Burbank, California

The City of Burbank, population 103,340 (2010), is located 10 miles north of downtown Los Angeles. Since the 1930s, Burbank has been a major center of motion picture and television production. The southwestern portion of Burbank, known as the Media District, is home to NBC Studios, Warner Bros. and The Walt Disney Studios as well as numerous smaller production companies, post-production facilities and media-related businesses.

Development on the Media Center South site generated the largest transfer of the Burbank TDR program.

In the mid-1980s, the City of Burbank approved a half-dozen high rise office buildings within the Media District but not on studio property. The residents of the single-family residential areas surrounding the Media District became concerned that further development would create traffic, parking and other problems for their neighborhoods. Conversely, the studios became concerned that the City of Burbank might react to this neighborhood unrest by imposing strict development constraints which could threaten future studio expansion. To resolve these concerns, Burbank adopted a Media District Specific Plan in 1991. The Plan featured a density limitation of 1.1 square feet of office floor area for every one square foot of land area. The studios accepted this density restriction because this floor area ratio ( FAR 1.1 ) still allowed them to meet their growth needs for the foreseeable future.

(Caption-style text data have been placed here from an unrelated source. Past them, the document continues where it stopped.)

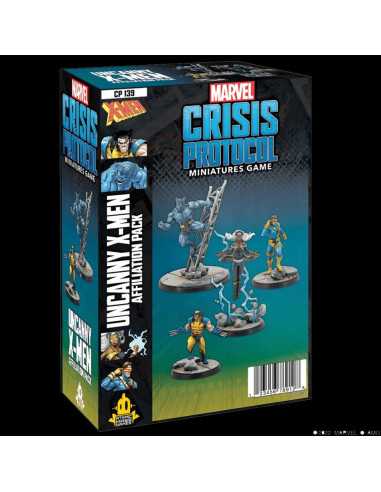 es::Marvel Crisis Protocol: Uncanny X-Men (Inglés)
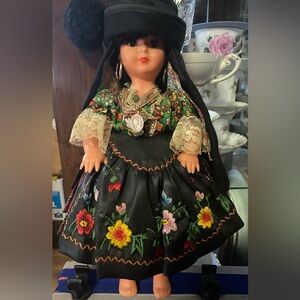 Vintage European Ethnic Doll
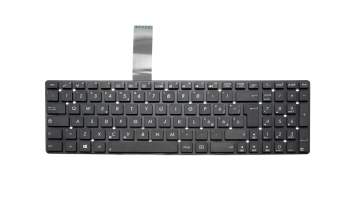 Clavier IT (italien) noir original pour Asus K75VJ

In an effort to create an equitable plan, the FAR 1.1 density limit was applied uniformly to all commercial/industrial property. But the plan also recognized that this uniform density limit could create a monotonous urban form instead of the concentrations of development needed to define important corridors and nodes. Consequently, the Media District Specific Plan included a provision to allow for flexibility in the location of density through transfer of development rights. The commercial/industrial property owners were generally pleased with this approach because they could place density where it was needed. The residential community also accepted this compromise because the overall development capacity of the Media District would remain constant regardless of the ability to transfer development between sites within the District.

Process

Burbank’s Media District Specific Plan uses a very simple process for transferring development rights. An applicant can apply to transfer any amount of development, using a one-to-one transfer ratio, from any property zoned commercial or industrial in the District to any other property in the District through the conditional use permit (CUP) process. The City Planning Board must hold a noticed public hearing on the CUP and make the six findings normally required in order to approve any CUP. In addition, the Media District Specific Plan requires the Board to determine whether or not the proposed receiving site development would promote the goals of the Plan and whether the scale of the proposed development would be consistent with the Plan’s land use/urban design goals and compatible with surrounding land uses. In addition to considering the receiving site, the Planning Board must find that the proposed transfer would not be detrimental to the sending site; for example, the Planning Board should not approve a transfer which would transfer so much development capacity from a sending site that it would be unusable for an appropriate development in the future. Environmental review on the CUP would be conducted under the California Environmental Quality Act to identify adverse environmental effects which might occur as a result of the transfer; appropriate mitigation measures needed to reduce or eliminate these impacts would be required of the applicant through conditions of approval placed on the CUP.

The development opportunity deducted from the sending site as a result of an approved transfer must be recorded as a deed restriction. When a transfer occurs between two different property owners, the Media District Specific Plan requires the City to charge a transfer fee based on the number of square feet being transferred. The City requires this fee in recognition of the fact that increased density on a receiving site can require additional mitigation. This fee can be used to fund infrastructure or amenities such as public art, street scape treatments, landscaping or other public improvements which are not funded by impact fees.

Program Status

So far, two projects have been approved using TDR. NBC Plaza, a 715,937 square foot media office complex was approved in 1991 with 310,173 square feet of development transferred from NBC’s main studio campus across the street. The site of NBC Plaza was recognized in the Plan as being the most appropriate site in the entire Media District for a signature, high-rise building; consequently, the City was able to make the finding that the receiving site project promoted the goals of the Media District Specific Plan. Since NBC was a partner in the NBC Plaza project, the transfer did not involve separate property owners and no transfer fees were required. Due to the office market slump of the early 1990s, NBC Plaza was not built. In 1996, the entitlement was amended to allow a 565,000 square foot office complex which used 179,836 square feet of development rights transferred to the site in 1991 following approval of the prior project.

In 1992, Warner Bros. applied to transfer 29,727 square feet from its main studio lot to a 106,839 square foot office building across the street. The receiving site was identified as an important gateway in the Media District Specific Plan. In addition to concentrating density on the receiving site, Warner Bros. added media-related architectural elements including a tower feature with settings for movie murals two stories in height. For both of these reasons, the City found that the proposed project served to implement the urban design goals of the Plan. As with the NBC Plaza project, the sending and receiving sites were in the same ownership and no transfer fees were required. The project was completed in 1994.

The Burbank TDR program has some promising features. The program is very easy to understand and there are very few ways of exceeding the FAR 1.1 density limit without using TDR. However the need to obtain a CUP may discourage some developers and the need to pay a transfer fee could reduce the attractiveness of the program when transfers between different property owners are considered.